Category: Facebook

  • Burger Heaven – The spam is better at Hungry Jack’s

    On Friday 22 February, popular fast food restaurant Hungry Jack’s (The Australian incarnation of Burger King, for my international friends) posted a Facebook status:

    “Today the legendary Crocodile Hunter, Steve Irwin would have turned 51. Rest peacefully in burger heaven mate.”

    What exactly has the late animal lover got to with cheeseburgers? What is this “burger heaven”? Why doesn’t it have capital letters? Would Steve Irwin even go to burger heaven? Who’s to say he wouldn’t end up in burger hell? And are the burgers in burger hell still flame-grilled?

    Perhaps he wouldn’t be admitted into burger heaven OR hell – Condemned to an eternity in “Burgertory”. Ahh, Burgertory: where the burgers are plain and the service is “okay”.

    This is social media marketing: Using current events (or anniversaries of current events) to tie back into your brand, no matter how tenuous the link.

    Everyone hates ads. Especially on the Internet. When I’m watching a YouTube video with an ad at the start, my mouse-clicking finger hangs over the “skip” button, waiting impatiently as it counts down from 5 to 0 – which actually takes 7 seconds, if you’ve ever bothered to count it.

* * * * * * * * *

Goal a:
List every question that the blog post asks in the paragraph beginning "What exactly has the late animal lover".
The blog post above and the entries that follow are unrelated material.

* * * * * * * * *

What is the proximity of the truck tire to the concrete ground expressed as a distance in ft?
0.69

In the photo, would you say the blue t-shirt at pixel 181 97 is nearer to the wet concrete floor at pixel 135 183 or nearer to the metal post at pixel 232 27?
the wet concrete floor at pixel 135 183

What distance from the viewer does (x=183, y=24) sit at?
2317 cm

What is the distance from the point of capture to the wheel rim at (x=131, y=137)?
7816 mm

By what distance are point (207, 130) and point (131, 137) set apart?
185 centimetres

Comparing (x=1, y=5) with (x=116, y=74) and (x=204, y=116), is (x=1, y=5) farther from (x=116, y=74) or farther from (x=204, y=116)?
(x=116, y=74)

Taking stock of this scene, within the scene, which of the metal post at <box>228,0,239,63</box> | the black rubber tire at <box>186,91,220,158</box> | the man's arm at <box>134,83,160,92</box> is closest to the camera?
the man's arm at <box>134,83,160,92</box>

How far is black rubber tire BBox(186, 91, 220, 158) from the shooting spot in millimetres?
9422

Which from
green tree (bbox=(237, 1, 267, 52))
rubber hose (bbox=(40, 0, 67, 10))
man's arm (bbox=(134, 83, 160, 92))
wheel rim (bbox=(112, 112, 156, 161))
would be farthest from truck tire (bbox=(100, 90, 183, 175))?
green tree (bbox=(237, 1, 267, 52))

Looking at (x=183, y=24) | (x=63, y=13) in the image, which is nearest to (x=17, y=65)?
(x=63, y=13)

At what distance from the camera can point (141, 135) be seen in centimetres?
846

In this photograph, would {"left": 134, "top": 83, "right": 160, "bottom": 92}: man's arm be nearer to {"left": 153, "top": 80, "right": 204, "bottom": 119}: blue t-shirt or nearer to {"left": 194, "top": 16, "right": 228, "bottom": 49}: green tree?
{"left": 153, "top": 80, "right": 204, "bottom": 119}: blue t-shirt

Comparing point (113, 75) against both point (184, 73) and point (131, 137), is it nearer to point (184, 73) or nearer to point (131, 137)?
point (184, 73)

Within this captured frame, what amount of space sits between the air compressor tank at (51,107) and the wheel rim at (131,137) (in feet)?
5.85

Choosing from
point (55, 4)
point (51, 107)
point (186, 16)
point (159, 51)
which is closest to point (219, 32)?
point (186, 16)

* * * * * * * * *

Goal b:
Copy out the entries word for word, from the first entry up to and including the line with "185 centimetres".

Expected output a:
1. What exactly has the late animal lover got to with cheeseburgers?
2. What is this "burger heaven"?
3. Why doesn't it have capital letters?
4. Would Steve Irwin even go to burger heaven?
5. Who's to say he wouldn't end up in burger hell?
6. And are the burgers in burger hell still flame-grilled?

Expected output b:
What is the proximity of the truck tire to the concrete ground expressed as a distance in ft?
0.69

In the photo, would you say the blue t-shirt at pixel 181 97 is nearer to the wet concrete floor at pixel 135 183 or nearer to the metal post at pixel 232 27?
the wet concrete floor at pixel 135 183

What distance from the viewer does (x=183, y=24) sit at?
2317 cm

What is the distance from the point of capture to the wheel rim at (x=131, y=137)?
7816 mm

By what distance are point (207, 130) and point (131, 137) set apart?
185 centimetres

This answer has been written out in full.